Trying to use BBMap clumpify to remove duplicates in WGS Illumina PE reads. But its throwing an error:

    Exception in thread "Thread-6" Exception in thread "Thread-5" Exception in thread "Thread-5" Exception in thread 
   "Thread-6" java.lang.AssertionError: SRR9845570.201 D00656:415:HYN72BCX2:1:1108:1112:3886 length=151
at hiseq.FlowcellCoordinate.setFrom(FlowcellCoordinate.java:53)
at clump.ReadKey.<init>(ReadKey.java:46)
at clump.ReadKey.<init>(ReadKey.java:33)
at clump.ReadKey.makeKey(ReadKey.java:23)
at clump.KmerComparator.hash_inner(KmerComparator.java:79)
at clump.KmerComparator.hash(KmerComparator.java:70)
at clump.KmerComparator.hash(KmerComparator.java:66)
at clump.KmerSort$FetchThread1.run(KmerSort.java:394)
  java.lang.AssertionError: SRR9845570.1 D00656:415:HYN72BCX2:1:1108:1385:2052 length=151
at hiseq.FlowcellCoordinate.setFrom(FlowcellCoordinate.java:53)
at clump.ReadKey.<init>(ReadKey.java:46)
at clump.ReadKey.<init>(ReadKey.java:33)
at clump.ReadKey.makeKey(ReadKey.java:23)
    java.lang.AssertionError: SRR9845571.1 D00656:382:HT5CFBCX2:1:1106:1366:2160 length=101 at 
   clump.KmerComparator.hash_inner(KmerComparator.java:79)

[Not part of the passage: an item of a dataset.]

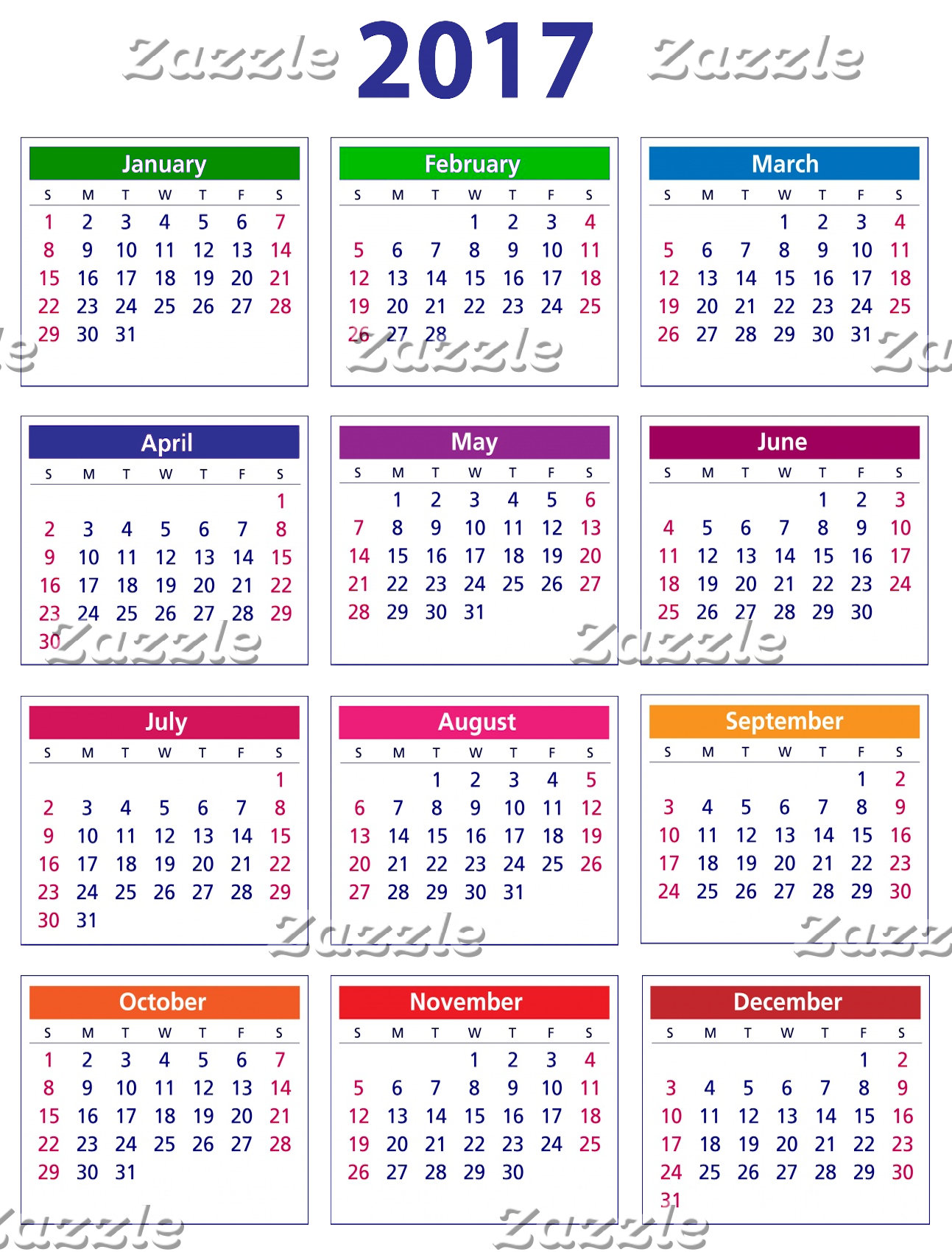 - Calendar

at clump.KmerComparator.hash(KmerComparator.java:70)
at clump.KmerComparator.hash(KmerComparator.java:66)
at clump.KmerSort$FetchThread1.run(KmerSort.java:394)
at hiseq.FlowcellCoordinate.setFrom(FlowcellCoordinate.java:53)
at clump.ReadKey.<init>(ReadKey.java:46)
at clump.ReadKey.<init>(ReadKey.java:33)
at clump.ReadKey.makeKey(ReadKey.java:23)
at clump.KmerComparator.hash_inner(KmerComparator.java:79)
at clump.KmerComparator.hash(KmerComparator.java:70)
at clump.KmerComparator.hash(KmerComparator.java:66)
at clump.KmerSort$FetchThread1.run(KmerSort.java:394)

and it goes on.

The code I am using is:

    for ((i=0;i<$TotalSamples;i++))
do
     printf "\n Removing duplicate reads in sample ${fileIA1[$i]} and sample ${fileIA2[$i]}  \t"
     clumpify.sh in1=${fileIA1[$i]} in2=${fileIA2[$i]} out1=deduped_"${fileIA1[$i]}".fq out2=deduped_"${fileIA2[$i]}".fq 
     dedupe=t dupedist=2500 subs=5 -Xmx50g &
done

Is it common issue with clumpify or there is a problem with code? The system I am running the script on has 56 CPU cores and 256GB RAM.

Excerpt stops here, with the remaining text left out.